Изменить размер шрифта - +
Тем не менее даже это не так глупо, как наша американская дверная ручка, которая вечно разбалтывается и понапрасну прокручивается у вас в руке, не выполняя своей задачи.

Окна все – рациональной континентальной породы, они распахиваются как двери, и когда их вечером закрывают на засовы, они не дребезжат, и человек может уснуть.

В спальнях имеются хитроумные, искусно сделанные маленькие камины, и недавно на южной границе Великой Сахары была установлена большая, агрессивного вида немецкая печь.

Лестницы сделаны из гранитных блоков, коридоры верхнего этажа вымощены красным кирпичом. Это безопасный дом. Землетрясения не могут его снести, огонь не может сжечь. В нем нет ничего сгораемого, кроме мебели, занавесок и дверей. Мебели не много, это чисто летняя мебель – или летняя скудость, если вам так больше нравится. Когда как-то ночью от свечки загорелась занавеска в комнате над моей головой, где спал кто-то из семьи, я был разбужен вскриками и воплями и страшно испуган, но получил ответ из окна, в чем дело: загорелись занавески и гардины. В Америке я бы при этом перепугался сверх меры, но только не здесь. Я посоветовал родственникам оставить огонь в покое и идти спать, что они и сделали, и к тому времени, как они заснули, от вспыхнувшей ткани не осталось ничего. Мы в Америке любим похваляться своей противопожарной службой, самой действенной и замечательной в мире, но здесь, в Европе, у них есть кое-что получше – рациональная система строительства зданий, которая оберегает человеческую жизнь от огня и делает противопожарные службы ненужными. Мы гордимся тем, чего следовало бы стыдиться.
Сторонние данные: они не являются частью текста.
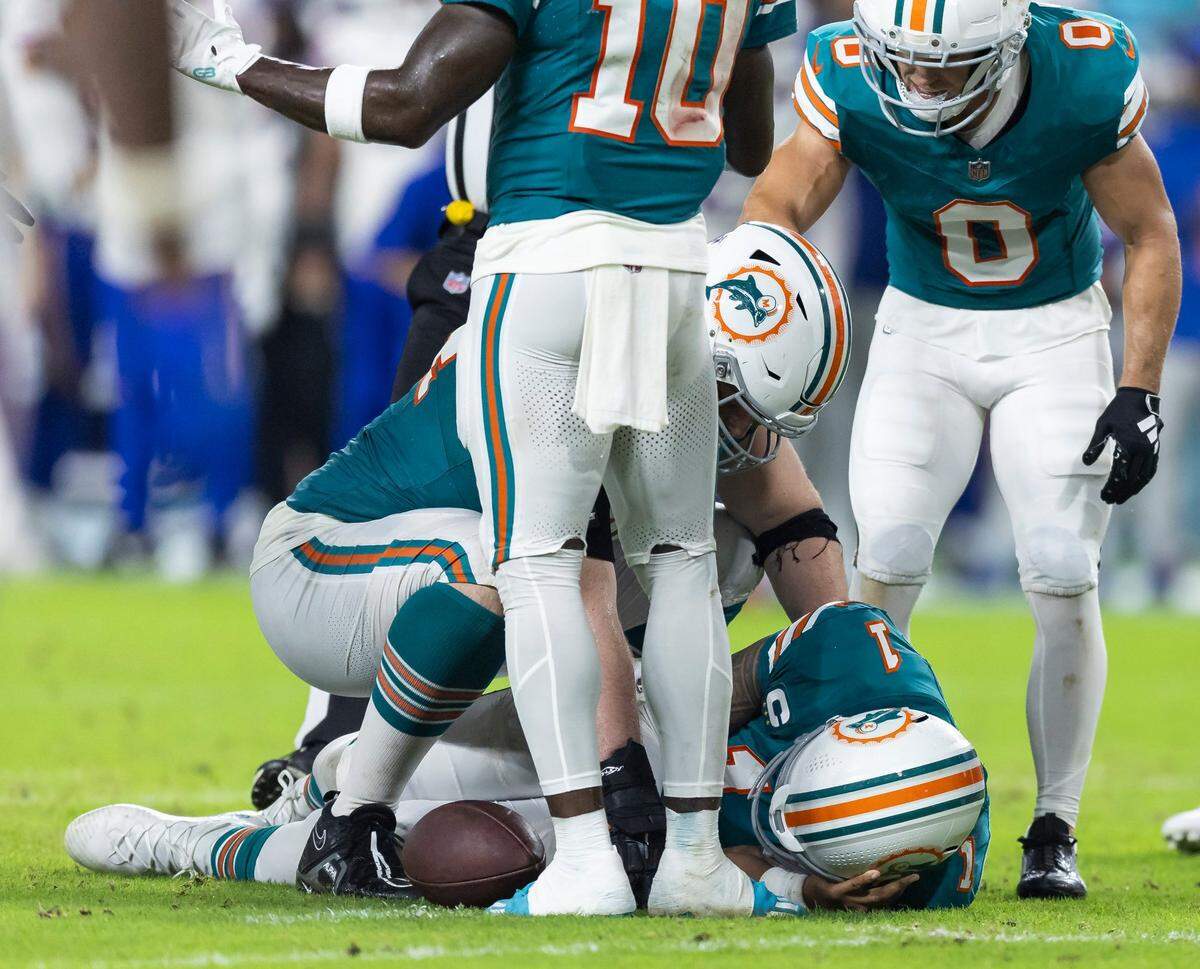 Miami Dolphins quarterback Tua Tagovailoa (1) suffers a concussion after a play against the Buffalo Bills in the second half of their NFL game at Hard Rock Stadium on Thursday, Sept. 12, 2024, in Miami Gardens, Fla.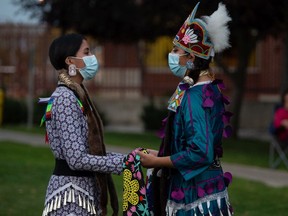 Kiana Francis, left, and Meadow Musqua dance as part of a performance to show support for those in hospital, including those suffering from COVID-19, in front of the Regina General Hospital on Sept. 28, 2021.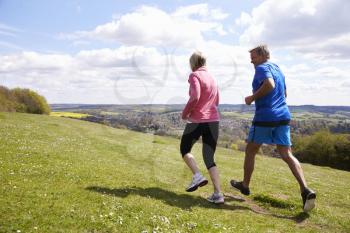Rear View Of Mature Couple Jogging In Countryside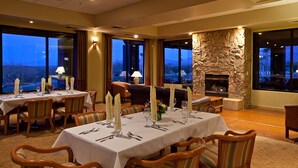 A dining area with tables set for six, a stone fireplace, and large windows offering a view of the landscape. - Canoa Ranch Golf Resort (Green Valley)
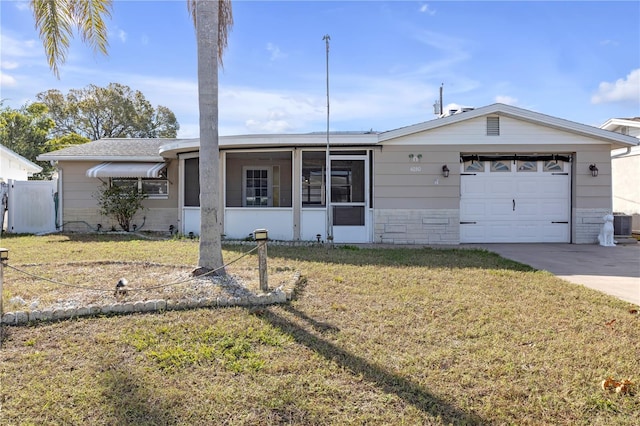 ranch-style home with a garage and a front lawn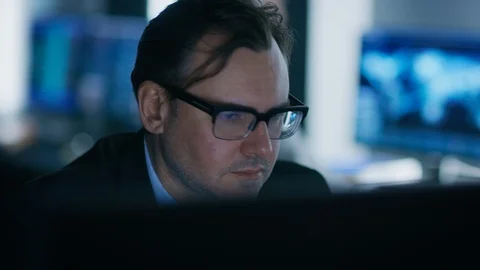 Portrait of the Handsome Expert wearing Glasses Working on a Computer. Stock Footage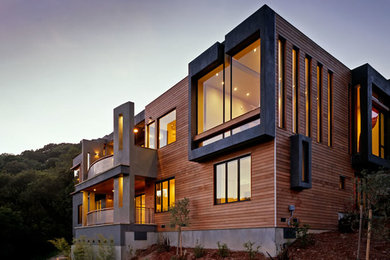 На фото: трехэтажный, деревянный, коричневый дом среднего размера в стиле модернизм с плоской крышей с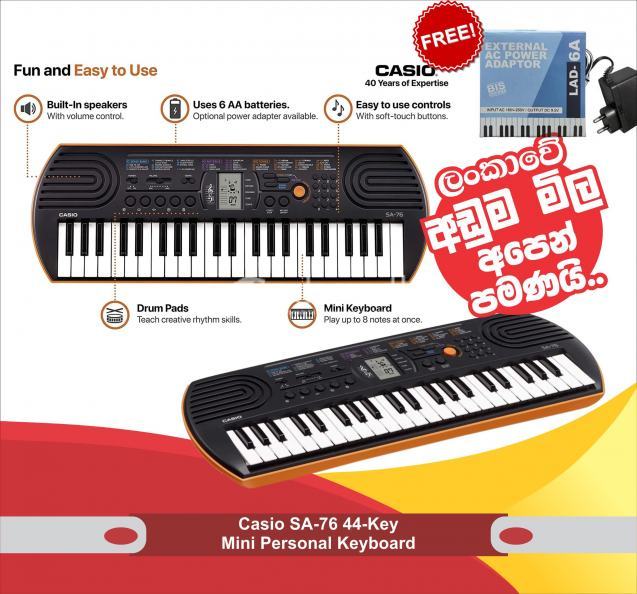 Casio Mini Portable Keyboard - SA-76 With Power Adaptor Casio LAD 6 Adaptor (9.5 V)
Эта вилла выглядит просторной и вместительной, а когда внутрь льется солнечный свет и зажигает яркие краски сияющих полов, стен и потолков, во всех ракурсах дома возникает большое и дружелюбное ощущение привета и гостеприимства. Но, думаю, я еще никогда не встречал на континенте жилище, которое бы полностью, во всех деталях отвечало американскому стандарту. В американском жилище есть какая-то тонкость, сродни глубоко скрытым непереводимым идиомам иностранного языка, – тонкость, неуловимая для чужака, непередаваемая и неописуемая; и этот ускользающий фокус, это неосязаемое нечто, чем бы оно ни было, есть то самое, что придает американскому дому вид и ощущение домашнего очага и до сих пор делает его самым желанным убежищем, изобретенным мужчинами и женщинами, особенно женщинами. Американское жилище богато мягкими и разнообразными красками, радующими глаз и дающими ему отдохновение, гладкими и приятными на ощупь поверхностями, соразмерными и грациозными формами, бесчисленными предметами, которые вызывают интерес и прикрывают наготу. И ночь там имеет даже большее очарование, чем день, потому что искусственное освещение действительно дает свет, в отличие от бесплодных стараний его дать, и под его приглушенным и подкрашенным абажуром свечением весь обволакивающий уют, комфорт и шарм дома проявляются с самой лучшей и прелестнейшей стороны. Но когда ночь спускается на континентальный дом, там нет газа или электричества, чтобы с ней бороться, а лишь унылые лампы безмерного уродства и несравненной скудости в смысле света.

29 сентября 1892. Я, кажется, способен забыть обо всем, кроме того, что у меня обрита голова. Как бы плотно я ни заслонялся от сквозняков, похоже, над ней всегда ветрено. Но главная помеха – мухи. Им нравится на ней больше, чем где-либо еще, по причине открывающегося с нее вида, я полагаю. Мне кажется, я нигде и никогда раньше не видел мух, которые были бы подкованы. У этих же, похоже, имеются когти. Куда бы такая муха ни поставила лапу, эти когти скребутся. Они все время расхаживают по моей голове и причиняют мне несказанные муки. Это их парк, их клуб, их летний курорт. Они устраивают там вечеринки в саду, рауты и вообще всевозможные легкомысленные развлечения. И они ничего не боятся. Все мухи дерзки, но эти более дерзки, чем мухи других национальностей. Этих невозможно отпугнуть никакими уловками.